An open API service indexing awesome lists of open source software.

https://github.com/learnitall/archaware-controller

Architecture-aware placement of pods for Kubernetes
https://github.com/learnitall/archaware-controller

Last synced: 6 months ago
JSON representation

Architecture-aware placement of pods for Kubernetes

Awesome Lists containing this project

README

          

# archaware-controller

![Supported platforms are linux/amd64 and linux/arm](https://img.shields.io/badge/platform-linux%2Famd64%2Clinux%2Farm-informational)
![This project falls under the MIT License](https://img.shields.io/badge/license-MIT-informational)

*Architecture-aware placement of pods for Kubernetes*

This project was created in response to [kubernetes/kubernetes/issues/105321](https://github.com/kubernetes/kubernetes/issues/105321).

## What does it do?

archaware-controller is a Kubernetes [controller](https://kubernetes.io/docs/concepts/architecture/controller/) written purely in Go that simply does the following:

1. Adds `NoSchedule` taints to each of your nodes based on their architecture.
2. Adds tolerations to each of your Pods with their minimum set of supported architectures.

That's it.

## How does it do?

### Nodes

Kubernetes does the leg work here, as each node's architecture is available under its `status.nodeInfo`. All the controller does is find this value and use it to create a taint.

For instance, to view the architecture of your own cluster, copy and paste this large command:

`kubectl get nodes -o go-template='{{range .items}}{{index .metadata.labels "kubernetes.io/hostname"}} {{.status.nodeInfo.architecture}}{{printf "\n"}}{{end}}'`

### Pods

In order to add the correct toleration onto each pod, we have to deal with the fact that a pod can have more than one container, each running different images. What the controller does is find the intersection between the set of architectures of each image within a pod, using said intersection as the list of tolerable architectures.

For instance, if I have a pod with two containers, one which is single-platform on `amd64` and one which is multi-platform for `amd64`, `arm` and `ppc64le`, the pod will only be given the `amd64` toleration.

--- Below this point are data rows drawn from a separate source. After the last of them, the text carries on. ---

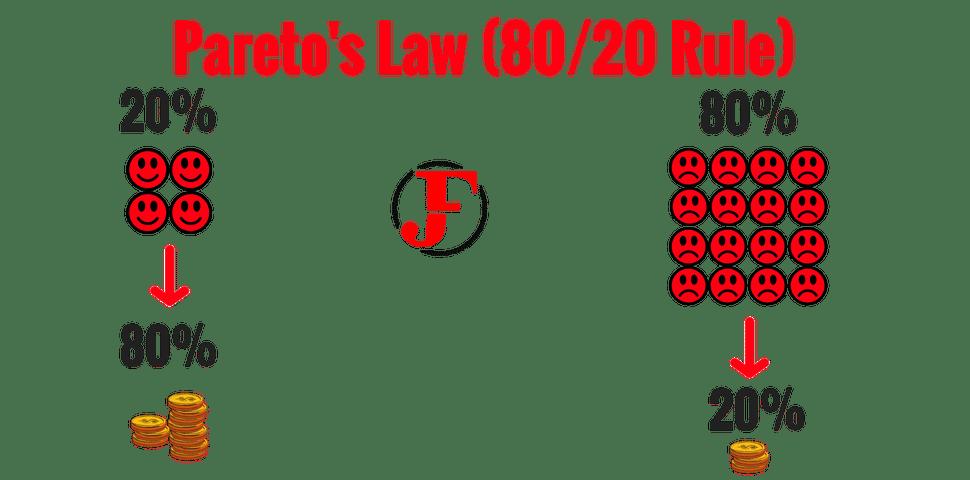 Pareto's Law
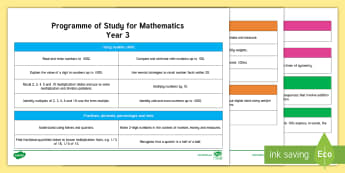 Year 3 Programme of Study for Mathematics Editable Notes - maths, planning, maths curriculum wales, year 3, editable planning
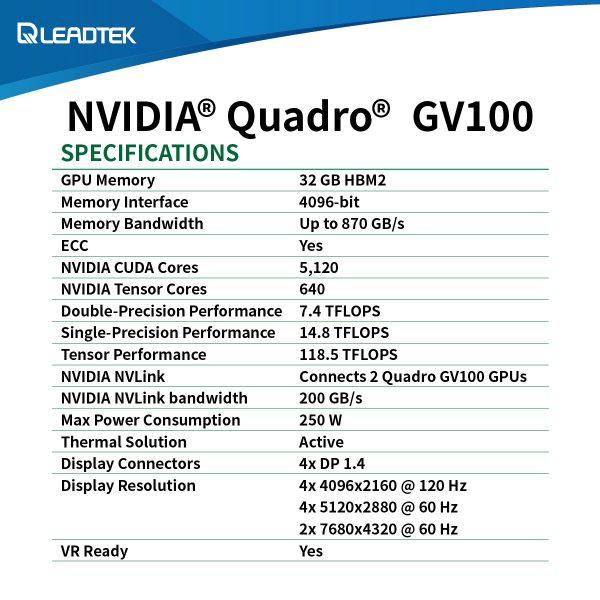 Leadtek NVIDIA Quadro GV100 Graphics Card Specifications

Under-the-hood, daemon-less [containerd](https://github.com/containerd/containerd) is used to inspect the manifest (or manifest list, or index, depending on your flavor of choice and if your image is multi-platform) of each image. This doesn't require that the image is pulled from its registry, meaning the controller has no large storage or network bandwidth requirements.

## Where does it do?

The archaware-controller is available as an image on [Docker Hub](https://hub.docker.com/repository/docker/learnitall/archaware-controller). It can also be installed via [archaware-controller.yaml](./archaware-controller.yaml), which creates:

* A service account for the controller
* A cluster role with list, watch, get and update permissions for nodes and pods
* A cluster role binding for the above cluster role onto the above service account
* A single-container deployment for the controller

Just `kubectl apply -f`.

## Caveats (does it do?)

This controller introduces a single point of failure in your cluster. If something happens and the controller can't function anymore, you have to either:

1. Remove the architecture taint from each node and delete all your pods so your Deployments, ReplicSets, DaemonSets, etc. can recreate them, as tolerations cannot be removed from pods. Running the architecture-controller manually as `go run . clean` will do this for you.
2. Manually add taints and tolerations onto new nodes and pods.

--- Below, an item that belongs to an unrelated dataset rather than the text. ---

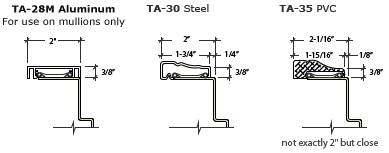 CAD Adjustable Elevations Casings that create 1_3 4in frame face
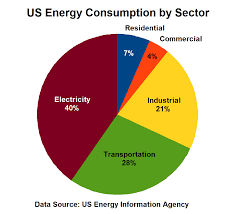 Us Energy Consumption Pie Chart File Us Energy Consumption By Sector Png Wikimedia Commons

As stated above, since tolerations on pods cannot be removed, issues may arise if a container's image within a pod is changed to one that uses a different architecture. It is recommended that if this needs to happen, a new pod should be created.

Additionally, each time the controller contacts Docker Hub to review an image's manifest, that request is counted as a pull request. [Pull requests are rate-limited](https://www.docker.com/increase-rate-limits/), therefore the controller may contribute to hitting the pull rate limit depending on your activity.

## Contributing

The directory `testimg` can be used to generate example manifests and manifest lists (aka indices) for testing the controller's ability to grab architectures for an image. It requires that you have the following:

* A repository on DockerHub named `archaware-testimg`
* A respository on quay named `archaware-testimg`
* Docker installed
* Podman installed
* An authfile setup with quay.io credentials (`docker login` and `podman login` conflict with one another, see `podman login --authfile`)

Using [testimg/update.sh](./testimg/update.sh), you can build a test manifest and manifest list and push the result to both quay.io and DockerHub.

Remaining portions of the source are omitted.